President Joe Biden is facing pressure from autoworkers and the Big Three automakers over the transition to electric vehicles, which is a key part of his climate change agenda. Workers are threatening to strike unless Ford, GM, and Stellantis agree to pay United Auto Workers-level wages and benefits to all joint-venture U.S. plants making batteries for EVs. Currently, workers at these plants earn much less than their counterparts who produce vehicles that run on fossil fuels.
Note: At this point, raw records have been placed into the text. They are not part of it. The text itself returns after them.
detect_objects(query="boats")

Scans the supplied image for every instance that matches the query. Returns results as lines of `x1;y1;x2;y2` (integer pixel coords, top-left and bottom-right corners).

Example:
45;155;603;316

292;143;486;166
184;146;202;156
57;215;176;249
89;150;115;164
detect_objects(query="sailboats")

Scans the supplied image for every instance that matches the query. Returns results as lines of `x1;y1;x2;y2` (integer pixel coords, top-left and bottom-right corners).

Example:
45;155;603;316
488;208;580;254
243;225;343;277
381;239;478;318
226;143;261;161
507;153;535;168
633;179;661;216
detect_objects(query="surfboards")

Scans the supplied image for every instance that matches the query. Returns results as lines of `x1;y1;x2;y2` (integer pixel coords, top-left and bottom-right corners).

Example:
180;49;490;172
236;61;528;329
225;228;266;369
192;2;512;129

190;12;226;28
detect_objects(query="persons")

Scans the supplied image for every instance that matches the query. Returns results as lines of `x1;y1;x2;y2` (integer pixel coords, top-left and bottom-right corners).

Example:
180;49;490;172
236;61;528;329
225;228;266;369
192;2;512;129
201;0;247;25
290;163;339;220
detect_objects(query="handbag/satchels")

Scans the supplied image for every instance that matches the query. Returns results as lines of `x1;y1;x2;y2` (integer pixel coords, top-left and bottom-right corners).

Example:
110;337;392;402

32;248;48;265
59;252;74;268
The Ultium Cells plant in Lordstown, Ohio, which is operated through a joint venture between GM and LG Energy, pays workers a starting salary of $16.50 per hour, significantly lower than the $32.50 per hour they were earning in 2019. This discrepancy in wages puts President Biden in a difficult position. While he has emphasized his support for unions, he is also pushing for the transition to electric vehicles to reduce greenhouse gas emissions.

UAW President Sean Fain is urging the Biden administration to amend federal incentives for electric vehicle manufacturing to address these wage disparities. In his statement, President Biden called on automakers to keep making electric vehicles but also emphasized the importance of fair wages and the sustainment of the middle class. The UAW, however, has not yet endorsed President Biden’s reelection, which could potentially damage the labor coalition that supported him in 2020.

Former President Donald Trump has openly sought the UAW endorsement, criticizing President Biden’s climate change policies and accusing him of abandoning autoworkers. The outcome of this dispute could have significant implications for both President Biden’s climate change agenda and the political landscape.